About this task: Output exactly the lines below, starting with the line that has "Mielőtt a fényképezőgépet" and going on through the line that has "A kijelző nyelvének beállításáról", both included, and no other lines.

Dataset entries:
+++++

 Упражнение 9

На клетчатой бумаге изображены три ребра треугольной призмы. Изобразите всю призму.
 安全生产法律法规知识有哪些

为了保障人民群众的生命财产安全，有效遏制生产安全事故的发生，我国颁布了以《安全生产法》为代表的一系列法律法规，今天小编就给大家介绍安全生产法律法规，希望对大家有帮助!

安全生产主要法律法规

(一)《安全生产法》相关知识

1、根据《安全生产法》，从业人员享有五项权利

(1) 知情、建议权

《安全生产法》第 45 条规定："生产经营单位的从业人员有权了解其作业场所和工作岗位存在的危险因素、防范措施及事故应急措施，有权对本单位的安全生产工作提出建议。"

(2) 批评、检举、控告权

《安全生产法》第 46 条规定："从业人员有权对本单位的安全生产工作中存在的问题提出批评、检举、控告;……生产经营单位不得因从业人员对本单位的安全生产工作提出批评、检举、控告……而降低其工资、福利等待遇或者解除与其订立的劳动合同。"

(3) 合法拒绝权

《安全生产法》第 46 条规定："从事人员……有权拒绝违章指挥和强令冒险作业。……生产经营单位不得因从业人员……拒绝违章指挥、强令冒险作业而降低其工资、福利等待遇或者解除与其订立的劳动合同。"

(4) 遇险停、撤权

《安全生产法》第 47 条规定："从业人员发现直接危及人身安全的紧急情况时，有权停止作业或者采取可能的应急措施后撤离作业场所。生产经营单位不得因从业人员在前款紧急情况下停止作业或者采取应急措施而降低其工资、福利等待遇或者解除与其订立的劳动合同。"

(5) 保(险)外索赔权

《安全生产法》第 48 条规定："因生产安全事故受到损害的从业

+++++

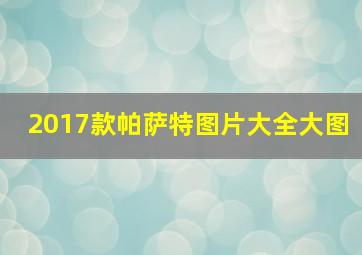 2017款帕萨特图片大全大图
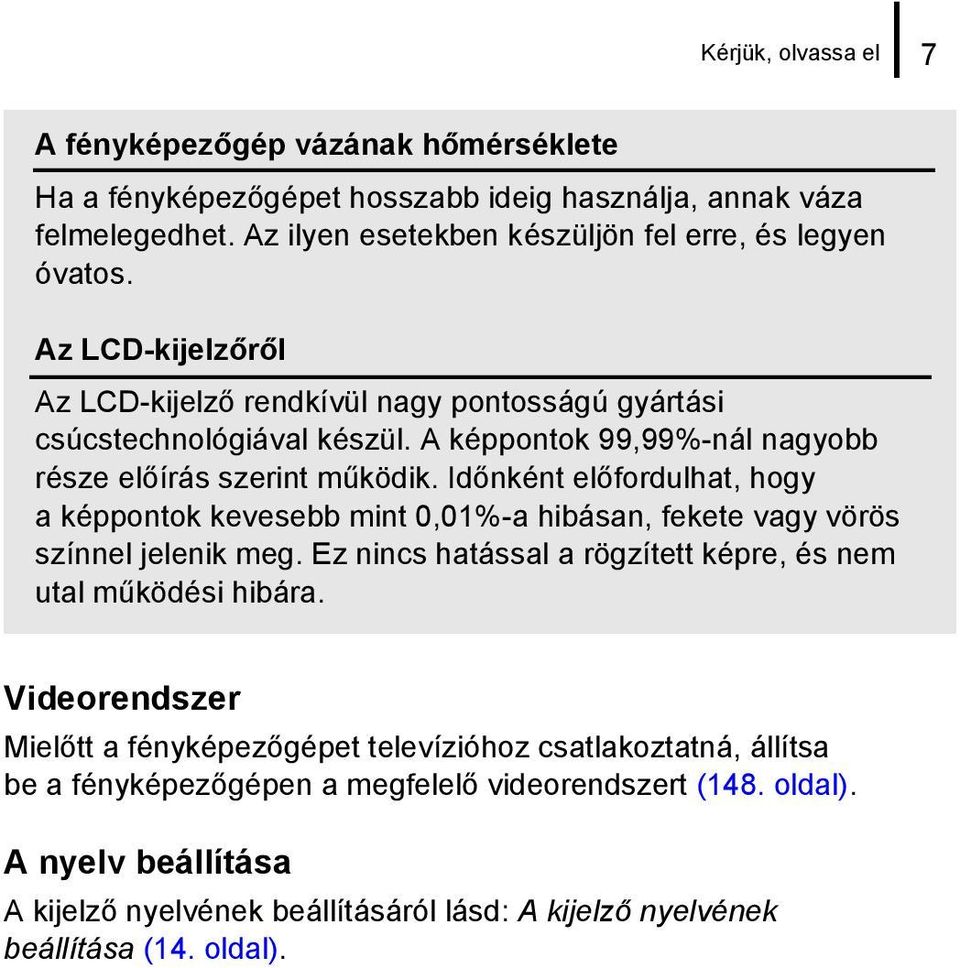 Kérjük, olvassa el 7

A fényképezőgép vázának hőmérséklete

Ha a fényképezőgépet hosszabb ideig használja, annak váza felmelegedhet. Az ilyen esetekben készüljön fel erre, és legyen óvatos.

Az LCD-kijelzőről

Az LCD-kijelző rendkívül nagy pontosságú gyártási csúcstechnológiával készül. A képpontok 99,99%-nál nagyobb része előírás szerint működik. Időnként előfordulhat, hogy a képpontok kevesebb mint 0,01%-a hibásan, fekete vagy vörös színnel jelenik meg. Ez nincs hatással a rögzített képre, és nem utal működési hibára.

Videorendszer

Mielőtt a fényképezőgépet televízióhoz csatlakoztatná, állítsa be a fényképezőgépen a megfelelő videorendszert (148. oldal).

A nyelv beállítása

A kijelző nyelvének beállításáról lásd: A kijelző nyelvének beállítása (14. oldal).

+++++

Completed exercise:
Mielőtt a fényképezőgépet televízióhoz csatlakoztatná, állítsa be a fényképezőgépen a megfelelő videorendszert (148. oldal).

A nyelv beállítása

A kijelző nyelvének beállításáról lásd: A kijelző nyelvének beállítása (14. oldal).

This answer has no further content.